Наряду с критикой мистифицированного сознания, теория Маркса содержит в себе и второй вариант критики идеологий, который имел массу последствий и определил критический стиль марксизма, его способ ведения полемики: теорию характерных масок. Будучи теорией масок, марксизм a priori проводит различие между личностями как индивидами и как носителями классовых функций. При этом остается не вполне ясным, что именно в том или ином случае является прикрывающей маской, а что - прикрываемым этой маской: индивидуальность есть маска, прикрывающая классовую функцию, или же классовая функция есть маска, прикрывающая индивидуальность? Большинство критиков, имея на то неплохие основания,
избирают антигуманистический вариант ответа: индивидуальность - это маска, скрывающая классовую функцию. К примеру, нет никаких сомнений в том, что могут существовать кристально-чистые в человеческом плане капиталисты - как то доказывает история буржуазной филантропии, которую с такой страстью обличают марксистские критики. Гуманными они являются лишь потому, что такова индивидуальная маскировка социальной антигуманности. По своему социальному бытию они, несмотря ни на что, являются персонификациями стремления к извлечению прибыли, характерными масками, прикрывающими подлинное лицо капитала. Да, в некотором отношении они являют собой большее зло для агитаторов, чем самые безжалостные эксплуататоры, потому что своим существованием порождают у рабочих патриархальные иллюзии.
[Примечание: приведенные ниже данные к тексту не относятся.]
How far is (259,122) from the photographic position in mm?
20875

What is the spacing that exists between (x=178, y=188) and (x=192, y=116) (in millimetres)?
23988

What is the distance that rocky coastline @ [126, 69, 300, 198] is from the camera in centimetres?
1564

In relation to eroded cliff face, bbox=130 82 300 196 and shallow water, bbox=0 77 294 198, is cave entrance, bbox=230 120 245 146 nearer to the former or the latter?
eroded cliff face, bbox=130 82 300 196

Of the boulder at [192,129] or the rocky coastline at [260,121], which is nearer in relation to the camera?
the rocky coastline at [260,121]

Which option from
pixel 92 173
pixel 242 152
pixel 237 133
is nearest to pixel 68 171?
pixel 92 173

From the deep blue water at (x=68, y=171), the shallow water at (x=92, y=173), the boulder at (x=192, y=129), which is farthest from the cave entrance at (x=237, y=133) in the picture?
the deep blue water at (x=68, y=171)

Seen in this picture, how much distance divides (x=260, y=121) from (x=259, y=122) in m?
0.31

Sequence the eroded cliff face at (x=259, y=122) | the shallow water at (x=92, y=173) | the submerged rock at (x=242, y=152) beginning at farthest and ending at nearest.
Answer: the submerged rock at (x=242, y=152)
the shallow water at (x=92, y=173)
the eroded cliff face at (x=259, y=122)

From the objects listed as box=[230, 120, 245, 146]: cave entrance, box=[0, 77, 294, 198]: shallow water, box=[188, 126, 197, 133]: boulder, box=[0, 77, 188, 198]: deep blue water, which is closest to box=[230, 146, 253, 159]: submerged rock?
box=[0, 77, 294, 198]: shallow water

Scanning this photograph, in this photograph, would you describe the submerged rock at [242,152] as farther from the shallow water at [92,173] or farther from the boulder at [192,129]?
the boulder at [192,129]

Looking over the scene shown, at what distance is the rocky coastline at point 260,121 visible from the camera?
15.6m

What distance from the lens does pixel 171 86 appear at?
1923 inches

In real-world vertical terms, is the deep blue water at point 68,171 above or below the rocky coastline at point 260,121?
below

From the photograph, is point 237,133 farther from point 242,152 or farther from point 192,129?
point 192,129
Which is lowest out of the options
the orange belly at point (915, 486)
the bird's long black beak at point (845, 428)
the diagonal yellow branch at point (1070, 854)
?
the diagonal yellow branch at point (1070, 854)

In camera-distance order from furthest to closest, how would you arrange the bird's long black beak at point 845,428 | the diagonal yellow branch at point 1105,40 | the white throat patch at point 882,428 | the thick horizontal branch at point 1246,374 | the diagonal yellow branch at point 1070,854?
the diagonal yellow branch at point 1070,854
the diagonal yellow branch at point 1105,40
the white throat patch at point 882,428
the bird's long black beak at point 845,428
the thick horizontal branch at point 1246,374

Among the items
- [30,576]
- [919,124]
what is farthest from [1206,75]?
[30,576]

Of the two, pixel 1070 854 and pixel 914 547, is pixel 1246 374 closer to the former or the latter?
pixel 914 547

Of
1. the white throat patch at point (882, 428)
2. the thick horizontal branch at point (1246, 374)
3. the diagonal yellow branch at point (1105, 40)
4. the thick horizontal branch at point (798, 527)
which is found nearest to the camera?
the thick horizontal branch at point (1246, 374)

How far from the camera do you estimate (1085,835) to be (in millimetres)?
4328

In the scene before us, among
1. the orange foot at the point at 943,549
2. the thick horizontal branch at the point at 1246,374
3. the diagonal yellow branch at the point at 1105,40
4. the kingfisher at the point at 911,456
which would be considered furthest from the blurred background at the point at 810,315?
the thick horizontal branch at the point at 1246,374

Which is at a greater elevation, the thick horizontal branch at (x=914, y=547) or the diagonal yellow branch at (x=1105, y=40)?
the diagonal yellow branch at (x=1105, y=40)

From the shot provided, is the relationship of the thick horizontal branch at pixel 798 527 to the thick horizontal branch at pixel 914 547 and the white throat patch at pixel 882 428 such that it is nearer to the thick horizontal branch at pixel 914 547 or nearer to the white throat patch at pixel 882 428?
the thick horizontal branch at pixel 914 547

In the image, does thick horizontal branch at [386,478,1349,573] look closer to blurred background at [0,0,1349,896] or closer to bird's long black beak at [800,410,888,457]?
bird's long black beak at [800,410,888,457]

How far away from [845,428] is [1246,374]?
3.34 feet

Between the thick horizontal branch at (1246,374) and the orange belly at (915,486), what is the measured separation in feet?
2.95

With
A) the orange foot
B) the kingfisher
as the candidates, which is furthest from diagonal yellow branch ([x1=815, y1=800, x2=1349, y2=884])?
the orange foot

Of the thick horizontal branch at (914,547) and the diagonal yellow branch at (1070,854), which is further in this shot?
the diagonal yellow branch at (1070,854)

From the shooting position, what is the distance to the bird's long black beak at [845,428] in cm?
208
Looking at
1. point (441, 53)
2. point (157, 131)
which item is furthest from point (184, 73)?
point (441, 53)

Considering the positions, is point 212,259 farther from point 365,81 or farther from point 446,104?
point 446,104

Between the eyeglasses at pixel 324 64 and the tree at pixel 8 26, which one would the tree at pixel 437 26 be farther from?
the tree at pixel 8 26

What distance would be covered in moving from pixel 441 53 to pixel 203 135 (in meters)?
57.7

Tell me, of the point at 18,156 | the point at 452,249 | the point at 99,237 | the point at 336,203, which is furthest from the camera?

Отражением этой теории с точностью до наоборот выступает "буржуазная" теория социальных ролей, которая понимает социальные функции ("роли") как маски, которыми прикрывается индивидуальность, в лучшем случае, чтобы, меняя их, "играть свой спектакль".
Разумеется, и сознание рабочего поначалу мистифицировано. Его воспитание происходит на основе принципов господствующих идеологий и не допускает никаких иных вариантов. Однако рабочее сознание в то же время готово для восприятия реалистических представлений - по той причине, что оно непосредственно связано с трудом. Реалистический инстинкт позволяет неплохо разбираться в хитросплетениях мыслей, существующих в головах "тех, кто там, наверху". Рабочее сознание прочно опирается на реалистическую почву. По этой причине Маркс - и оптимизм его здесь весьма примечателен - считает, что рабочее сознание способно достичь незаурядных результатов в учебе, в процессе которой пролетариат выработает трезвый взгляд на свое политическое положение и политическую мощь, а затем претворит это сознание в революционную практику. Благодаря этому сознание обретет новое качество.
Здесь пролетарское Просвещение осуществляет скачок от теоретического преобразования к преобразованию практическому; оно оставляет приватную сферу "всего лишь мыслей", неважно, истинных или ложных, и переходит к общественной организации их в новое, истинное классовое сознание; истинным же оно является потому, что понимает свои жизненные интересы и развивает себя в борьбе против эксплуатации и угнетения. Просвещение, таким образом, находит свое завершение в практике, благодаря чему преодолевается разделение общества на классы. Здесь обнаруживается принципиально двусмысленный характер "теории" Маркса. С одной стороны, она овеществляет каждое сознание, превращая его в функцию социального процесса; с другой - стремится создать возможность освобождения сознания от мистификации. Если марксизм понимают как теорию освобождения, то акцент делают на формировании сознания пролетариата и его союзников, ведущем к освобождению.